EXERCISE INSTRUCTIONS:
Extend the passage on the Company's use of Adjusted EBITDA, picking up right after its final sentence.

EXCERPTED TEXT:
========

The Company uses Adjusted EBITDA and Adjusted EBITDA margin, among other measures, to evaluate the Company’s operating performance. Adjusted EBITDA is among the primary measures used by management for the planning and forecasting of future periods, as well as for measuring performance for compensation of executives and other members of management. We believe this measure is an important indicator of the Company’s operational strength and performance of its business because it provides a link between operational performance and operating income. It is also a primary measure used by management in evaluating companies as potential acquisition targets.
The Company believes the presentation of these measures is relevant and useful for investors because it allows investors to view performance in a manner similar to the method used by the Company’s management. The Company believes it helps improve investors’ ability to understand the Company’s operating performance and makes it easier to compare the Company’s results with other companies that have different capital structures or tax rates. In addition, the Company believes this measure is also among the primary measures used externally by the Company’s investors, analysts and peers in its industry for purposes of valuation and comparing the operating performance of the Company to other companies in its industry.

========

DATA EXCERPT:
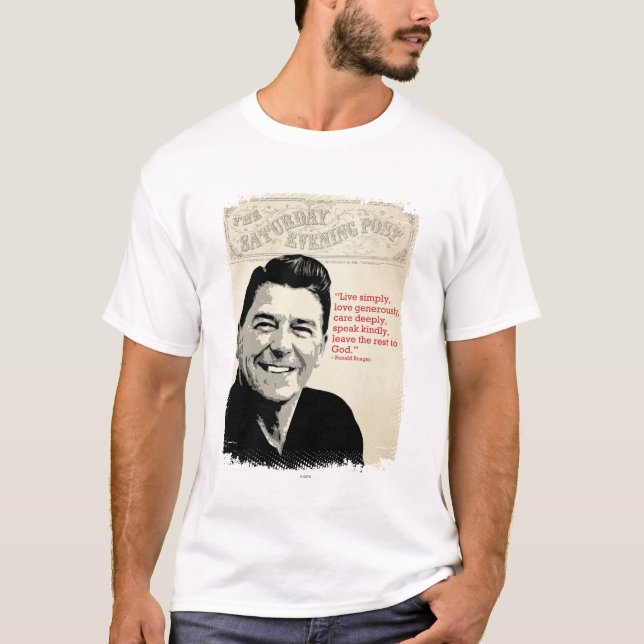 T-shirt Citation de Ronald Reagan (Devant)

========

EXERCISE RESULT:
Since Adjusted EBITDA is not a measure calculated in accordance with GAAP, it should not be considered in isolation of, or as a substitute for, Operating income (loss) as an indicator of operating performance and may not be comparable to similarly titled measures employed by other companies. Adjusted EBITDA is not necessarily a measure of the Company’s ability to fund its cash needs. As it excludes certain financial information compared with Operating income (loss), the most directly comparable GAAP financial measure, users of this financial information should consider the types of events and transactions which are excluded.
We define Free Cash Flow as Cash provided by operating activities less capital expenditures, which is disclosed as Purchases of property, plant and equipment in the Company's Consolidated Statements of Cash Flows. We use Free Cash Flow, among other measures, to evaluate the Company’s liquidity and its ability to generate cash flow. We believe that Free Cash Flow is meaningful to investors because it provides them with a view of the Company's liquidity after deducting capital expenditures, which are considered to be a necessary component of ongoing operations. In addition, we believe that Free Cash Flow helps improve investors' ability to compare our liquidity with that of other companies.
Since Free Cash Flow is not a measure calculated in accordance with GAAP, it should not be considered in isolation of, or as a substitute for, Cash provided by operating activities and may not be comparable to similarly titled measures employed by other companies. Free Cash Flow is not necessarily a measure of our ability to fund our cash needs.
The Company presents revenue, excluding the effects of political revenue. Due to the cyclical nature of the electoral system and the seasonality of the related political revenue, management believes presenting revenue, excluding the effects of political revenue, provides additional information to investors about the Company’s revenue growth from period to period.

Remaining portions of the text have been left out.